Panel: Panel 5. Market-based instruments

Author:
Philippe Quirion, CIRED (CNRS/EHESS)

Abstract

We quantify the competitiveness impact from a unilateral implementation of the European Commission (COM(2001)581) allowance trading Directive proposal for the iron and steel industry. This sector is arguably the most sensitive among those covered by the proposal, since it is both highly CO2-intensive and relatively open to international trade.

Uncertainty on the costs of climate change mitigation is very high and the wide gap among results from applied models is not well understood. Rather than building another complex model, we provide a simple and transparent partial equilibrium model of the steel market and we vary both economic parameters (abatement cost, import, export and demand elasticities) and policy variables (sector coverage, allocation method). We are able to determine what results are robust or sensitive to the different parameters. Although extremely simple, our model provides stimulating results for the ongoing negotiation of the allowance trading Directive proposal.

A first strong result is that competitiveness impacts are minor. This issue is thus not a rationale for blocking or watering down the Directive.

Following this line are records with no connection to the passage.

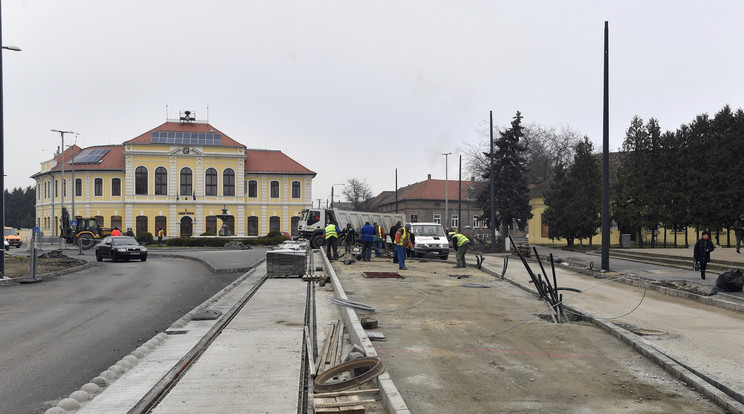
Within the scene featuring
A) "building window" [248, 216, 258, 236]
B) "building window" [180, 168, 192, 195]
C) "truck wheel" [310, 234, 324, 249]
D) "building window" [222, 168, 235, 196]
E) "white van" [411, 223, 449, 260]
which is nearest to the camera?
"white van" [411, 223, 449, 260]

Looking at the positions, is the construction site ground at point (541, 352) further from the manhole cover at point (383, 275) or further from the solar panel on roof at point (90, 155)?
the solar panel on roof at point (90, 155)

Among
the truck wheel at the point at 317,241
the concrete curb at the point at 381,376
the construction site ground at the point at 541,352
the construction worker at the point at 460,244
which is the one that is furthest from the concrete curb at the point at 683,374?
the truck wheel at the point at 317,241

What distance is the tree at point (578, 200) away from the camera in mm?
43125

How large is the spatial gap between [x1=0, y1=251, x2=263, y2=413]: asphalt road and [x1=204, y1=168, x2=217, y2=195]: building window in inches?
1862

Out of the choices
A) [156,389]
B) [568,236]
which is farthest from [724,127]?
[156,389]

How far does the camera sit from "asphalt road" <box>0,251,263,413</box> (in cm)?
666

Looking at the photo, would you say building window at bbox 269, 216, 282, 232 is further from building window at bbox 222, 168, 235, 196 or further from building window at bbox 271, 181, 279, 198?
building window at bbox 222, 168, 235, 196

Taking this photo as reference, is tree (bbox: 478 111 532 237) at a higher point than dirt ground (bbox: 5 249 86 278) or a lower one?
higher

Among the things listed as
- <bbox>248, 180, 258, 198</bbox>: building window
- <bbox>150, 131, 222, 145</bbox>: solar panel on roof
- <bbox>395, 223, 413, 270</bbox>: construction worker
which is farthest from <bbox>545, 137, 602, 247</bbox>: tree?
<bbox>150, 131, 222, 145</bbox>: solar panel on roof

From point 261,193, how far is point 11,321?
2312 inches

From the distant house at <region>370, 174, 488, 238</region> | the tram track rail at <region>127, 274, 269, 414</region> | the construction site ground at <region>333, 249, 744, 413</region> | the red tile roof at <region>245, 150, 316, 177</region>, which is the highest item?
the red tile roof at <region>245, 150, 316, 177</region>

Furthermore, a number of amendments proposed to secure industry competitiveness may in fact harm it. First, output-based allocation, put forward by a number of industrial sectors, performs worse than grandfathering and most often worse than auctioning as regards the impact on profit. Second, the opt-out clause, also endorsed by a number of industry lobbies, could harm production and profit in the iron and steel sector by one percentage point, if applied to sectors in competition with steel.